Monday, June 4, 2012

Obama's Kill List -- Why Drone Wars Are Dumb Wars




They say fortune favors the prepared. Lucky for us that CODEPINK co-founder Medea Benjamin did her homework last year and produced the comprehensive book Drone Warfare:Killing by Remote Control just in time for breaking news of President Obama's “kill list.”

Peace activists often wonder if they are voicing their concerns into an abyss of indifference. When robotic killers emerged as the U.S. empire's weapon of choice, its citizens didn't seem to give a hoot. If that's how the President chooses to wage war, it must be smart – right?

Benjamin carefully delineates each of several reasons why drone wars are dumb wars in a well-researched and up to the minute account: they kill civilians in large numbers, which manufactures enemies in the form of bereaved family and neighbors; they demolish due process by rendering extrajudicial killing normal, even as applied to U.S. citizens and even as applied to minors; they are tremendously expensive, with their use creating its own markets; and proliferation is galloping ahead with no real prospect for regulation.

Since Drone Warfare's publication last month, mainstream media outlets have discovered the horrors of one man sitting in the highest office in the land poring over lists of names of alleged terrorists. The checks and balances written into the Constitution are nowhere in sight as the executive branch anoints itself judge, jury and executioner. Even those who persist in being enamored of the man currently inhabiting the Oval Office must feel their confidence falter when they consider that the power being abrogated goes with the office, not the person serving his term there. The New Yorker, the New York Times and The Nation are among those sounding the alarm.

Next on the horizon according to Bejamin's research will be not only unmanned but unflown drones, with no human operator involved once their pre-programming is complete. No longer will 19 year old joystick warriors or 35 year old re-tooled Air Force pilots hunch over screens in a trailer in the Nevada desert to pilot the Reapers, Hawks and Predators that generate huge profits for a handful of corporations. No longer will they consult with boots on the ground for the go-ahead to pull the trigger. Drones are on the way to becoming autonomous robotic killers who decide when they have spotted the right militant – or are those just shepherds? Mourners at a funeral? A mother running for cover with her baby?

At the end of the day it's hard to know whether to be more concerned about autonomous weaponized drones or the surveillance drones with creepy comic book names like Gorgon Stare that will soon be able to record high definition video of a globe's worth of human activity.
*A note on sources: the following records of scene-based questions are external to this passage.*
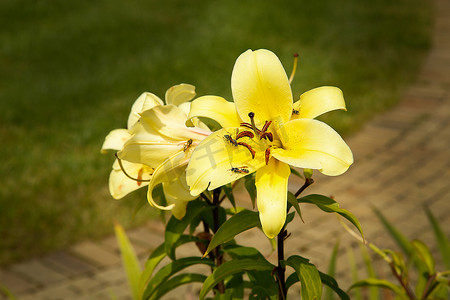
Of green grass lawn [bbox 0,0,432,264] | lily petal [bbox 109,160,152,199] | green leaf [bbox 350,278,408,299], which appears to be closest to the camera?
lily petal [bbox 109,160,152,199]

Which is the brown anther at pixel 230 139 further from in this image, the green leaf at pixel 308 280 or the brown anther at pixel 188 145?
the green leaf at pixel 308 280

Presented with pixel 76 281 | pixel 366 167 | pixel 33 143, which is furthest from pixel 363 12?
pixel 76 281

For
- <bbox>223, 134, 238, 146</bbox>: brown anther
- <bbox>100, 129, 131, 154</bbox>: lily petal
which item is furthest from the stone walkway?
<bbox>223, 134, 238, 146</bbox>: brown anther

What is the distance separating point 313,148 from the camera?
84 cm

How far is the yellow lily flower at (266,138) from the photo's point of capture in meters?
0.82

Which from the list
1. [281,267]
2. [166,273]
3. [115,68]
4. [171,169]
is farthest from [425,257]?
[115,68]

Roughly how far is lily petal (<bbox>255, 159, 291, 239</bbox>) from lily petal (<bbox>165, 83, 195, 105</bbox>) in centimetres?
25

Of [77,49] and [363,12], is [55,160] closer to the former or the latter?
[77,49]

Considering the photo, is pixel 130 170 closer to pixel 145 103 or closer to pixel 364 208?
pixel 145 103

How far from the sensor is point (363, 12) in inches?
264

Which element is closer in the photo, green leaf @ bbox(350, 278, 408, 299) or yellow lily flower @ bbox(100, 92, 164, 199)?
yellow lily flower @ bbox(100, 92, 164, 199)

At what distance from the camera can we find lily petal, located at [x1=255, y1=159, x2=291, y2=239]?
801 mm

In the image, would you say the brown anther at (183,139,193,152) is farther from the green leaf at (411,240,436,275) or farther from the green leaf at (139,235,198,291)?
the green leaf at (411,240,436,275)

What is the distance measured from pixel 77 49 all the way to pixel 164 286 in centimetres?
487
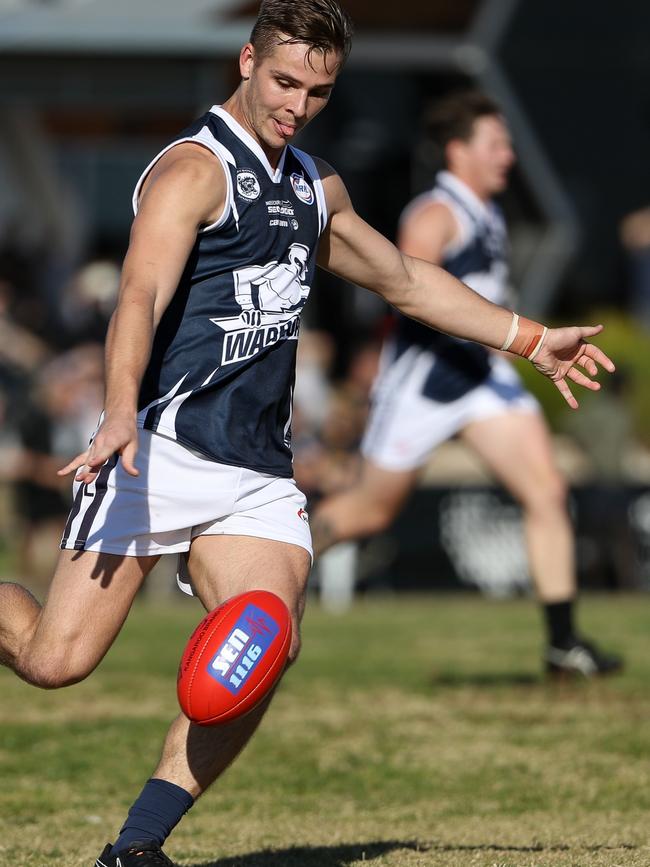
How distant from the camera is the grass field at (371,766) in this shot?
17.1ft

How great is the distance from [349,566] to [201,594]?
9857mm

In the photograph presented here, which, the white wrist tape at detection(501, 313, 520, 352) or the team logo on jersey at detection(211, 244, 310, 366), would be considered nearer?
the team logo on jersey at detection(211, 244, 310, 366)

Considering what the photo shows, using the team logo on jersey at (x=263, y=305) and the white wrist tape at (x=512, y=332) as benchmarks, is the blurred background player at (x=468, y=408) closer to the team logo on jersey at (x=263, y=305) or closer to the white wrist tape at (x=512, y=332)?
the white wrist tape at (x=512, y=332)

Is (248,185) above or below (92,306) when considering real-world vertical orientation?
above

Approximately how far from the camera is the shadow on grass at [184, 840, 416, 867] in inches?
195

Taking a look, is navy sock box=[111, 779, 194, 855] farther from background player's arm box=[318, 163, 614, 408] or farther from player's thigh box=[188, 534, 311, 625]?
background player's arm box=[318, 163, 614, 408]

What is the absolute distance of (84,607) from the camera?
4.50 m

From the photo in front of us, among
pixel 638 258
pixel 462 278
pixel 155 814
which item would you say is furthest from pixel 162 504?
pixel 638 258

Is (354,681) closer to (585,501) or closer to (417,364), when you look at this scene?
(417,364)

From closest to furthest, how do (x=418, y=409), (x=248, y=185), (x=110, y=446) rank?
(x=110, y=446) < (x=248, y=185) < (x=418, y=409)

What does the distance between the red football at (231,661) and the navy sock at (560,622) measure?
4.03 m

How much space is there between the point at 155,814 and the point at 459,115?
511 cm

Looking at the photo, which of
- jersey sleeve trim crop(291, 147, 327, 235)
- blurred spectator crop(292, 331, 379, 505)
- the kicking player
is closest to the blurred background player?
jersey sleeve trim crop(291, 147, 327, 235)

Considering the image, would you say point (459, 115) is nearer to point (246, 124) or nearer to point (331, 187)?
point (331, 187)
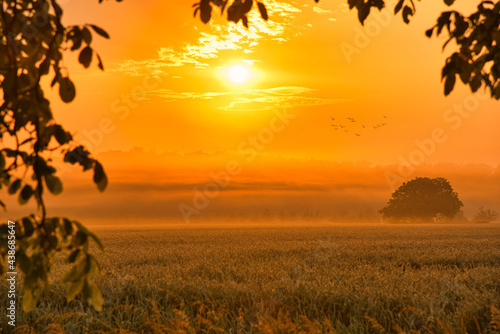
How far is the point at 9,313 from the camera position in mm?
6348

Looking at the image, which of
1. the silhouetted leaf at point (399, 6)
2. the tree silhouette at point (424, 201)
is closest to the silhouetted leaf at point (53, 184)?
the silhouetted leaf at point (399, 6)

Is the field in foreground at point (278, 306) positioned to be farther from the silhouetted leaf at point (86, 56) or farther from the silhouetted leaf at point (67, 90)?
the silhouetted leaf at point (86, 56)

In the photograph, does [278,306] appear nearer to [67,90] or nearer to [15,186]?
[15,186]

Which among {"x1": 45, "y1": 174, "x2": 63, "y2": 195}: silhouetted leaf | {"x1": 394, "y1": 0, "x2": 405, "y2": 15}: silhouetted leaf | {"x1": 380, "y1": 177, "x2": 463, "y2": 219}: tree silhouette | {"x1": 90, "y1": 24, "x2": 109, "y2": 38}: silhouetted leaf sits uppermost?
{"x1": 394, "y1": 0, "x2": 405, "y2": 15}: silhouetted leaf

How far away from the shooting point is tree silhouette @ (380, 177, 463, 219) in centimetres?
7662

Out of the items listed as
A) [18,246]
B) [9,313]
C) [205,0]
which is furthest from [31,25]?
[9,313]

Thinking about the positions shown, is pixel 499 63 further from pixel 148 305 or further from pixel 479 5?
pixel 148 305

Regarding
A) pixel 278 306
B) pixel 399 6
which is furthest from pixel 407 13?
pixel 278 306

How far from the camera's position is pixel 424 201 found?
77000 millimetres

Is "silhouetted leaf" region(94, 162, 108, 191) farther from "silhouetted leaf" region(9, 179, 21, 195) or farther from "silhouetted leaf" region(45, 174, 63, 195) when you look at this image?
"silhouetted leaf" region(9, 179, 21, 195)

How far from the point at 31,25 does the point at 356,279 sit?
7.05 meters

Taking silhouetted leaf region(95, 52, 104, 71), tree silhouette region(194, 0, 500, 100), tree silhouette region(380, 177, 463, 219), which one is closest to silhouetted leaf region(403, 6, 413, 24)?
tree silhouette region(194, 0, 500, 100)

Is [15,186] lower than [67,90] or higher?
lower

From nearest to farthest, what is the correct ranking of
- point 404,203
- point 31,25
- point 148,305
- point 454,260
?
point 31,25 < point 148,305 < point 454,260 < point 404,203
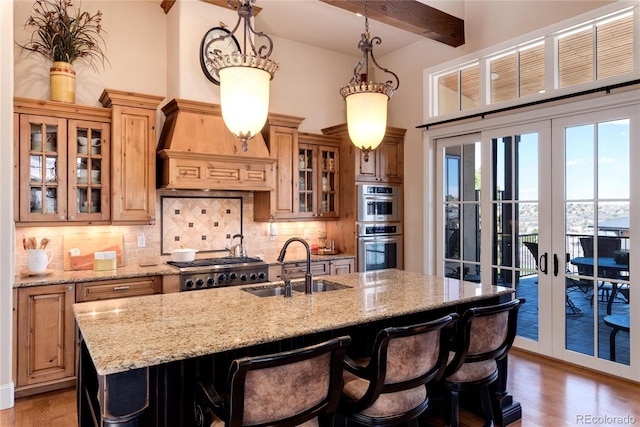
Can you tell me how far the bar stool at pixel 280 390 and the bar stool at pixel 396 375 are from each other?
7.8 inches

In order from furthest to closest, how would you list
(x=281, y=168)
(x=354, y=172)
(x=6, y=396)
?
(x=354, y=172)
(x=281, y=168)
(x=6, y=396)

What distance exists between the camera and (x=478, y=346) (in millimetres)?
2314

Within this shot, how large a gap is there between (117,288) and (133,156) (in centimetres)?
123

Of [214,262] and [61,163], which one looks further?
[214,262]

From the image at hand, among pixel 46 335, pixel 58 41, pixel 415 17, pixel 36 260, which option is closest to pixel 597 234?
pixel 415 17

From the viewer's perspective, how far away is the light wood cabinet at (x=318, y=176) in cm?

At the end of the book, there are rousing accounts of the many people worldwide who are raising their voices and demanding accountability for the use of remote control killing machines. Why not join in yourself?


Medea and other CODEPINK members in No Drones at the White House on June 1.

2 comments:

chrisrushlau said...
This comment has been removed by the author.
chrisrushlau said...

I had to correct a typo.
I needed a day or two to recover some sense of orientation after I stopped by the library's periodical section last Thursday and saw the May 7 (or so) Time magazine with excerpts from Peter Bergen's book about killing Osama bin Laden. I scanned for a discussion of why he was killed and didn't find it. The play-by-play simply said that, after a woman was shot in the leg for placing herself between him and the US soldiers, and without his making any defensive moves, he was "dispatched" with shots to head and chest. Next subject, please.
There is no secrecy here, no conjecture about what might be visible in satellite photos or inferred from "human intelligence".